Question
) Gs balance sheets and income statement follow: 12-31-2015 12-31-2016 Cash $768,000 $807,000 Receivables from customers, net 950,000 278,000 Investments 211,000 231,000 Patents 400,000 520,000
) Gs balance sheets and income statement follow:
12-31-2015 12-31-2016
Cash $768,000 $807,000
Receivables from customers, net 950,000 278,000
Investments 211,000 231,000
Patents 400,000 520,000
Plant assets 2,795,000 3,884,000
Accumulated depreciation (1,124,000) (1,220,000)
Total $4,000,000 $4,500,000
Short-term debt 250,000 42,000
Accrued liabilities 614,656 4,424
Capital lease obligations 175,344 615,231
Asset retirement obligation 0 43,345
Defined benefit pension plan obligation 600,000 624,000
Common stock ($1 par value) 50,000 56,100
Additional paid-in-capital, common stock 525,000 635,900
Other comprehensive income Prior Service Cost (15,000) (12,000)
Retained earnings 1,800,000 2,491,000
total $4,000,000 $4,500,000
Sales $3,500,000
Operating expenses 1,850,000
Pension-related expense 89,000
Other gains/losses, net 45,000
Interest expense 3,000
Income before taxes 1,603,000
Income tax expense 560,000
Net income $1,043,000
Additional information for G follows:
G is a publicly-traded company.
Gs investment account consists of the 25% interest G has in Acme Companys common stock. G bought the 25% interest during 2014. During 2016, Acme reported $100,000 of net income.
During 2016, used $200,000 to purchase a patent from another company.
On 01-01-16, G issued 1,000 shares of its common stock in exchange for a patent. At the time of the stock issuance, one share of G stock traded for $15.
Gs plant assets account includes capitalized leased assets. As of 12-31-16, G had the following 2 leases.
On January 1, 2016, G leased a machine with a useful life of 10 years. The lease required G to make 10 annual lease payments of $60,000 starting January 1, 2016. After making the last payment, G will retain the machine. Gs borrowing rate on January 1, 2016 was 4%. G treated this lease as a long-term finance lease.
On December 31, 2010, G leased a machine with a useful life of 25 years. The lease required G to make 24 annual lease payments of $15,000 starting December 31, 2010. After making the last payment, G will retain the machine. Gs borrowing rate on December 31, 2010 was 5%. G treated this lease as a long-term finance lease
. On 09-30-16, G sold a plant asset for $150,000. G had acquired the plant asset on 01-01-10 for $400,000. On this particular asset, G estimated a 10-year useful life and no salvage value.
On 01-01-16, G acquired a piece of equipment that G estimates it will use for twelve years. When G retires the asset on 01-01-28, it estimates it will spend $60,000 to dismantle and properly dispose of the equipment. In calculating its asset retirement obligation, G used a 3% interest rate. This equipment is the only plant asset in which G has a legal obligation to dismantle.

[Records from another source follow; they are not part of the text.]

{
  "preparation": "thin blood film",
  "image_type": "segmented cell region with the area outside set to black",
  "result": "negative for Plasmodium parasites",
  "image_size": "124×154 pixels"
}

During 2016, G made a cash contribution to its defined-benefit pension plan.
During 2016, G declared and paid cash dividends.

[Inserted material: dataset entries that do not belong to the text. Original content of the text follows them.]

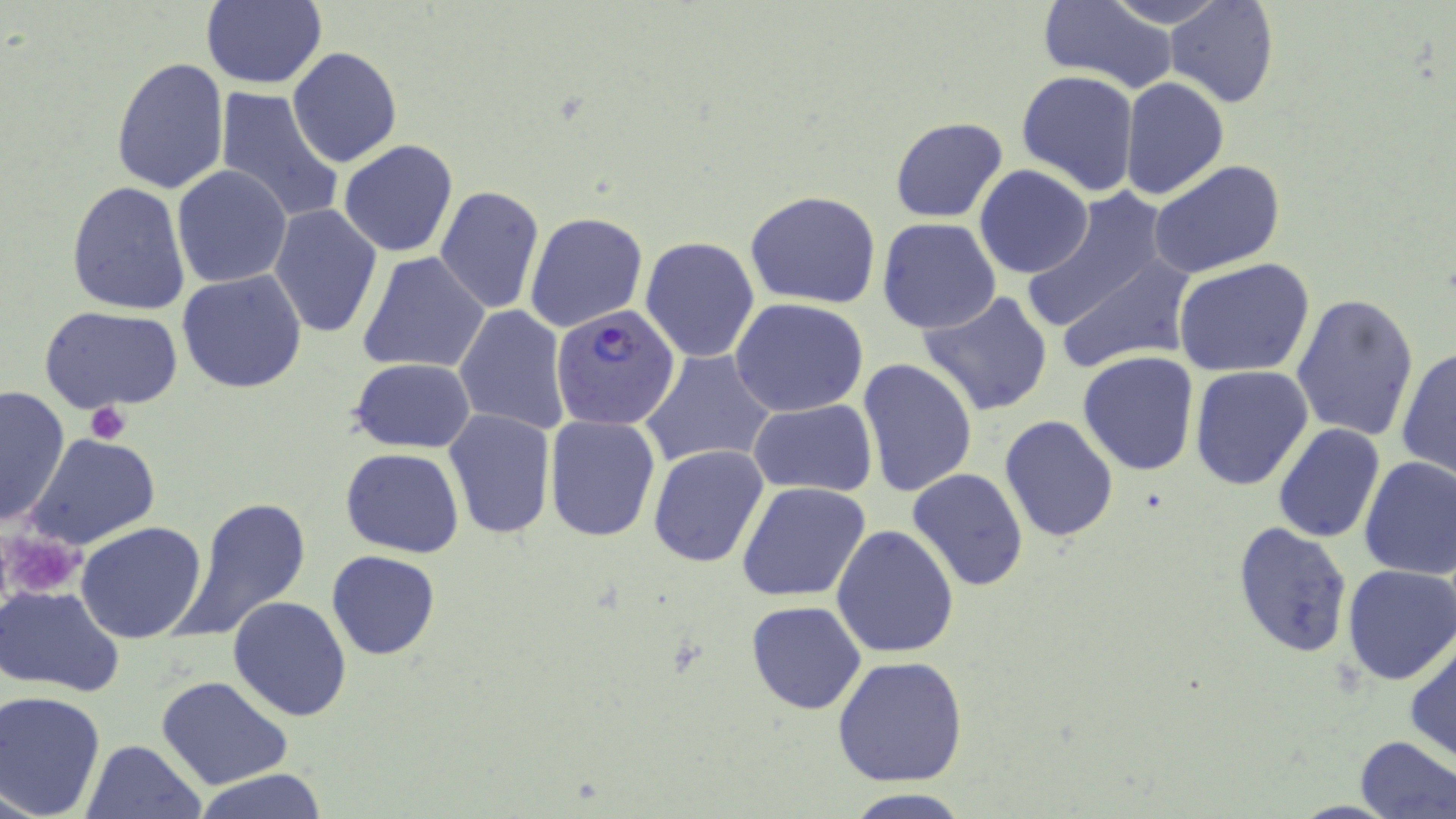
Plasmodium falciparum-infected red blood cell locations = approximate bounding boxes as [x1, y1, x2, y2] in pixels: [550, 303, 679, 430]
slide-level diagnosis = Plasmodium falciparum
field of view = one of a larger specimen
image size = 1456×819 pixels
preparation = thin blood film
uninfected red blood cell locations = approximate bounding boxes as [x1, y1, x2, y2] in pixels: [1100, 0, 1231, 29], [201, 1, 327, 89], [1036, 1, 1177, 91], [1165, 1, 1280, 107], [287, 47, 404, 168], [111, 56, 229, 193], [1016, 70, 1140, 196], [1120, 78, 1229, 201], [214, 87, 345, 225], [890, 116, 1009, 223], [338, 140, 458, 257], [1148, 159, 1287, 280], [171, 165, 292, 288], [975, 165, 1092, 278], [65, 181, 192, 316], [433, 185, 545, 317], [1019, 189, 1175, 338], [745, 190, 883, 310], [269, 203, 382, 339], [525, 210, 649, 334], [877, 218, 1002, 334], [641, 235, 761, 362], [1051, 251, 1195, 373], [358, 252, 489, 375], [1174, 257, 1316, 377], [178, 271, 307, 394], [917, 291, 1055, 417], [1291, 292, 1420, 442], [730, 298, 869, 417], [453, 304, 569, 435], [41, 306, 184, 412], [1396, 345, 1456, 482], [639, 348, 776, 470], [1077, 351, 1201, 477], [349, 358, 476, 452], [858, 358, 979, 498], [1189, 366, 1314, 491], [0, 383, 72, 526], [747, 398, 878, 496], [444, 409, 556, 539], [544, 414, 663, 542], [1000, 414, 1119, 543], [1272, 422, 1386, 542], [27, 432, 160, 549], [648, 445, 770, 568], [340, 447, 464, 559], [1358, 455, 1456, 580], [907, 468, 1031, 593], [737, 481, 872, 603], [174, 497, 313, 640], [76, 522, 207, 644], [1233, 522, 1354, 658], [831, 525, 960, 659], [326, 551, 441, 660], [1341, 565, 1456, 685], [0, 585, 127, 698], [227, 595, 353, 723], [745, 601, 867, 715], [1404, 634, 1456, 764], [830, 656, 970, 787], [157, 676, 293, 791], [0, 690, 107, 818], [1354, 734, 1456, 818], [80, 739, 204, 819], [193, 769, 328, 819], [838, 789, 979, 819]
magnification = 1000x
modality = optical microscopy
stain = May-Grünwald-Giemsa
platelet locations = approximate bounding boxes as [x1, y1, x2, y2] in pixels: [86, 402, 131, 446], [3, 527, 88, 602]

On 06-30-16, G declared and distributed a 10% stock dividend. At the time G declared the stock dividend, one share of G stock traded at $20.
On Gs income statement, the operating expenses caption includes, but is not limited to, depreciation AND patent amortization AND ARO accretion expense AND capitalized lease expense.
On Gs income statement, the interest expense caption is for interest expense on Gs short-term debt.
On Gs income statement, the other, net caption, consists of gains and/or losses on fixed asset sales AND investment-related income
. G depreciates its plant assets using a straight-line method and records depreciation expense to the nearest full month.
G records adjusting journal entries only once a year as of year-end.
G uses the indirect method
Prepare a statement of cash flows for G the year ended 12-31-16.Be sure to label your section answers as provided by OR used in.
Please show how you got your calculations, and why, and the statement of cash flows.